[Part of a data file]
-=-=-

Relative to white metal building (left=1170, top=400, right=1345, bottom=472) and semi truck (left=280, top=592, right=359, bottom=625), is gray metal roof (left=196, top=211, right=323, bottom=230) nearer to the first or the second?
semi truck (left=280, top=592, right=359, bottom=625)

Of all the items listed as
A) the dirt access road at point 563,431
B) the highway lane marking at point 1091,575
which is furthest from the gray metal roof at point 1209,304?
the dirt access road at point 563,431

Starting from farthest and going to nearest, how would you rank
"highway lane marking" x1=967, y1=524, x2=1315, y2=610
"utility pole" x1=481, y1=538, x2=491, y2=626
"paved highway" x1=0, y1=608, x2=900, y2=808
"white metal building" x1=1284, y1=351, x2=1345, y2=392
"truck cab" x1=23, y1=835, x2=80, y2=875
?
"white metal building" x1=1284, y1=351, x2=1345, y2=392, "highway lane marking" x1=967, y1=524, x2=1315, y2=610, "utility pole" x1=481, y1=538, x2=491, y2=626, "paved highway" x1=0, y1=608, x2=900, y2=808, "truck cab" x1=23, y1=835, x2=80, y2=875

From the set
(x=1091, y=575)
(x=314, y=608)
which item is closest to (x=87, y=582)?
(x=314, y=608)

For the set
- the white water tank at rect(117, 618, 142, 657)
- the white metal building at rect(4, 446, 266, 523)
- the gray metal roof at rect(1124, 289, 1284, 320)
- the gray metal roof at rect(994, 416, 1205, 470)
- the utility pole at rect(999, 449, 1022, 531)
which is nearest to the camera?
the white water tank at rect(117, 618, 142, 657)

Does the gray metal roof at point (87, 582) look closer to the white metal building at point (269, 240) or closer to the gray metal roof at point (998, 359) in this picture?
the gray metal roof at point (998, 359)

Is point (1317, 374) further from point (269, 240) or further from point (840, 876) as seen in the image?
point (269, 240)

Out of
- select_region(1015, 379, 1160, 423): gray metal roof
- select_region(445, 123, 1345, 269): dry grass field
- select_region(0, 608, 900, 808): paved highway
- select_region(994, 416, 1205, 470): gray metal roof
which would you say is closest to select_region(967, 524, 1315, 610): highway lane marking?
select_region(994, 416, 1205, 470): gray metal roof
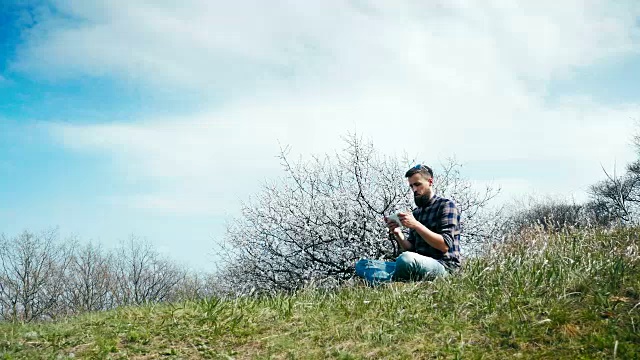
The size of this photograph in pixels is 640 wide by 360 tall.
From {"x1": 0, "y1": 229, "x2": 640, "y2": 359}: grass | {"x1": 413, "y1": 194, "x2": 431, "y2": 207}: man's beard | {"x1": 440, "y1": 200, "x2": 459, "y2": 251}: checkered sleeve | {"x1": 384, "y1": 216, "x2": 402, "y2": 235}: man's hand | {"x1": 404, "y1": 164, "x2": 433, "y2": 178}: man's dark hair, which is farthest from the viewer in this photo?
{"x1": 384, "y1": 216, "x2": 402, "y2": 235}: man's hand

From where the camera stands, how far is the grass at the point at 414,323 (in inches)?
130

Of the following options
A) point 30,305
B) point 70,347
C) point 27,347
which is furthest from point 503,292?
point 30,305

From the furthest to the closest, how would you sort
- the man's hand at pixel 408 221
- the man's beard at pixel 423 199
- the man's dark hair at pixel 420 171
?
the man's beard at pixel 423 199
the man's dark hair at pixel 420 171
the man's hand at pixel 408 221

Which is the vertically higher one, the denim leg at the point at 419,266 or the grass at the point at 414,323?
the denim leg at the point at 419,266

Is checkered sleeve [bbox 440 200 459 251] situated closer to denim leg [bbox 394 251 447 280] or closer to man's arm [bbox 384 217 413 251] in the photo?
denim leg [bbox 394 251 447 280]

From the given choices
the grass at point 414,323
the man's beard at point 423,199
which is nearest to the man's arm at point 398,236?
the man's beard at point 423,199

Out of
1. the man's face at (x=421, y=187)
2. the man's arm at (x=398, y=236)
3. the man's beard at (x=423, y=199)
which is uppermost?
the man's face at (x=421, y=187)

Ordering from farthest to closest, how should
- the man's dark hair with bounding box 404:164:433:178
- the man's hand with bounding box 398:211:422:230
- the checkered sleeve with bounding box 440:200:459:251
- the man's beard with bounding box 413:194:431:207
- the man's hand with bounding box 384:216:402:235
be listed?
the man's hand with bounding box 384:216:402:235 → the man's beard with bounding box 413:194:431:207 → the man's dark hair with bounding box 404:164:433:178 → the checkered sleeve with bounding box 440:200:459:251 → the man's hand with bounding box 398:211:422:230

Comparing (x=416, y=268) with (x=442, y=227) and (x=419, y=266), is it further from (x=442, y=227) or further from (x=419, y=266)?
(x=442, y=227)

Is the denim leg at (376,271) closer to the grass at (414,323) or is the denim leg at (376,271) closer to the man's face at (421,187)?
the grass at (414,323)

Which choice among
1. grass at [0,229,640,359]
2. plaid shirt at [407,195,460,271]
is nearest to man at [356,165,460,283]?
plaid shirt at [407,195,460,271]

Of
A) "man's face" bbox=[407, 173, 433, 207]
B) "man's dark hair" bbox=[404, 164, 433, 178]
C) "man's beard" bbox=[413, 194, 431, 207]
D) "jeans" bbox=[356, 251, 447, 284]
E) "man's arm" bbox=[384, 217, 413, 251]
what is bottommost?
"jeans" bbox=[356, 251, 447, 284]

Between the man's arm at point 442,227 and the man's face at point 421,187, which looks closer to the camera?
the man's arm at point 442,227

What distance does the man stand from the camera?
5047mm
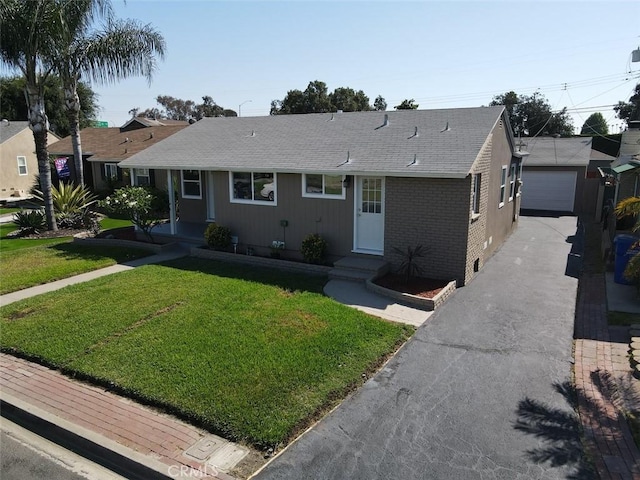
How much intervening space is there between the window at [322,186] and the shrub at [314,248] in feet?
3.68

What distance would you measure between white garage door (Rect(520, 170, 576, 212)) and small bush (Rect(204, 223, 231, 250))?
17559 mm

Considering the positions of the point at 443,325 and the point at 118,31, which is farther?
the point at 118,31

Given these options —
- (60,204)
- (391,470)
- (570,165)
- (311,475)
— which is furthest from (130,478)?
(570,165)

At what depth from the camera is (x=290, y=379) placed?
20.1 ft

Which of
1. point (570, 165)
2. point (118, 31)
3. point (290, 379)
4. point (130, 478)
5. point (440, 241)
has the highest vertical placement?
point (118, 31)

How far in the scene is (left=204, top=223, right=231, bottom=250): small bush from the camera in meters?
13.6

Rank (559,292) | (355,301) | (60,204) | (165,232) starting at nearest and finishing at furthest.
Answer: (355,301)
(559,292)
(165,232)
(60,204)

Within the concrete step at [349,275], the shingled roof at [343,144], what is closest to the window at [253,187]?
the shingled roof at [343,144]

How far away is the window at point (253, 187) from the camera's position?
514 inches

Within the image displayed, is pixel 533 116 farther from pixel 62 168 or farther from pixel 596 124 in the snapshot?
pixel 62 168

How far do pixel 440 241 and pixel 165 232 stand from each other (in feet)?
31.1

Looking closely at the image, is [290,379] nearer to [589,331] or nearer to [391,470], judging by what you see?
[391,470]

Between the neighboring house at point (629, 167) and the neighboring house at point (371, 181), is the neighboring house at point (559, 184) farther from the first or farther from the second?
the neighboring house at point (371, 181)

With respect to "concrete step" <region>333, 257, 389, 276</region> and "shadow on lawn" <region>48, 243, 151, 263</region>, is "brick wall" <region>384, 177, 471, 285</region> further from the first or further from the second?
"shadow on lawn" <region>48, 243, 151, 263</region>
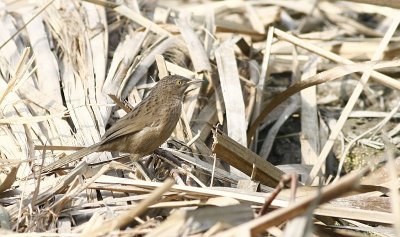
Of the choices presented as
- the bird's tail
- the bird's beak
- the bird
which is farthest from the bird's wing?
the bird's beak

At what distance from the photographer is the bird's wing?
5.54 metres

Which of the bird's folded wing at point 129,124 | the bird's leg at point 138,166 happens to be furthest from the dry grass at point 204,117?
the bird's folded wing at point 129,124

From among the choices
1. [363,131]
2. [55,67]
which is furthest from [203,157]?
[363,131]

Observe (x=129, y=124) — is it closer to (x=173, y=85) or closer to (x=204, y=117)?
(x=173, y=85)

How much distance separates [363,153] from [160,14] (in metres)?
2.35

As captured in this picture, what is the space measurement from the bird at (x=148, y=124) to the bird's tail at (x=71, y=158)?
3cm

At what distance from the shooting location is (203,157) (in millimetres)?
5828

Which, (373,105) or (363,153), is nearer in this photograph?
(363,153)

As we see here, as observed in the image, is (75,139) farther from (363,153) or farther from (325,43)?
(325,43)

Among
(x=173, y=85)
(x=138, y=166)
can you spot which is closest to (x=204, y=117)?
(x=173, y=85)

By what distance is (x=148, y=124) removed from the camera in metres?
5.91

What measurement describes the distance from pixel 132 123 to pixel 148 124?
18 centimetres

-=-=-

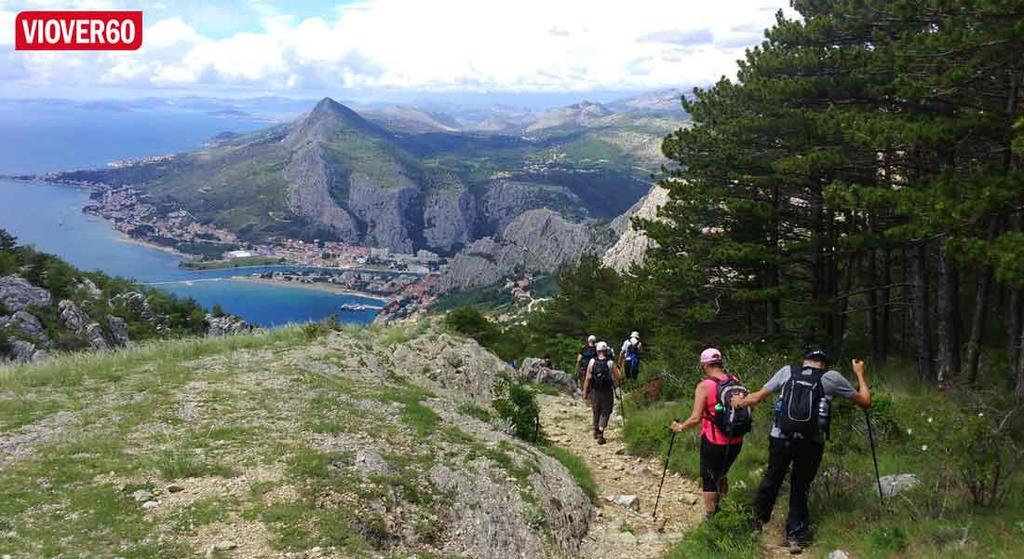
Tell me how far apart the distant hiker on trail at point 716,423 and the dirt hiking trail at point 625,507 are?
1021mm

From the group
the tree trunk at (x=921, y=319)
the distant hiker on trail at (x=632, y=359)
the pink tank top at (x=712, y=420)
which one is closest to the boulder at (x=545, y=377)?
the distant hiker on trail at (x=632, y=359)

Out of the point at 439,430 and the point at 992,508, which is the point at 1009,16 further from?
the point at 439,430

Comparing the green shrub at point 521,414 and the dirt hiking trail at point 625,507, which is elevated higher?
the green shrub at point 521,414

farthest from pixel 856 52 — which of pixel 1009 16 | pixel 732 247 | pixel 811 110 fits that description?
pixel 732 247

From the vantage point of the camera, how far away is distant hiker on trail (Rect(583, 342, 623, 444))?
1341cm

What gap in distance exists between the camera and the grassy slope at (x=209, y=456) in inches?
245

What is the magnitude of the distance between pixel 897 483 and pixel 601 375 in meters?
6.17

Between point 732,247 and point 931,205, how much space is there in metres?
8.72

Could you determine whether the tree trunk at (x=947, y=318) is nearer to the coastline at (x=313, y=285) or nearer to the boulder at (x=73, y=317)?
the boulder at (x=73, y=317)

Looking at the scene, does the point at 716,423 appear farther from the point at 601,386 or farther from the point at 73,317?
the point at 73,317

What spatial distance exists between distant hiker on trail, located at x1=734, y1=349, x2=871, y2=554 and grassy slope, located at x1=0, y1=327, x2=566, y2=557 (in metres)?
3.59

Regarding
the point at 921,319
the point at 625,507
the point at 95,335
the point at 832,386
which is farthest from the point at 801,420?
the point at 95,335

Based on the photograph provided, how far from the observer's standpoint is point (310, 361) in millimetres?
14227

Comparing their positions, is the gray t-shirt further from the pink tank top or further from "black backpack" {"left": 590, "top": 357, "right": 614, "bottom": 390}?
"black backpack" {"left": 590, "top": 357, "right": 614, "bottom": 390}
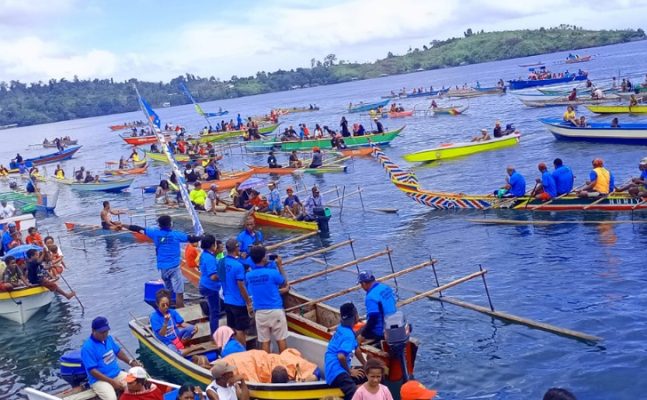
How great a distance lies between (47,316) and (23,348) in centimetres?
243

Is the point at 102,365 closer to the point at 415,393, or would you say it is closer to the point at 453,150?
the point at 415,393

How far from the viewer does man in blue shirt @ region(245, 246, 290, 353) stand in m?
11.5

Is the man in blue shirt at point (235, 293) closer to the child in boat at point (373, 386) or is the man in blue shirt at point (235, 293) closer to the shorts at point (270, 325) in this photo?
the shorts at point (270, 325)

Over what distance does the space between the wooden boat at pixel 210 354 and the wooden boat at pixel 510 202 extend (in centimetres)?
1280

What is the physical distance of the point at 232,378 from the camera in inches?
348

-=-=-

TASK DIRECTIONS: Please find every line in the items above that contains the string "shadow", matching case exactly, and copy each of those lines.

TASK OUTPUT:
With respect to "concrete step" <region>333, 257, 389, 276</region> and "shadow on lawn" <region>48, 243, 151, 263</region>, is "brick wall" <region>384, 177, 471, 285</region> further from the first or further from the second?
"shadow on lawn" <region>48, 243, 151, 263</region>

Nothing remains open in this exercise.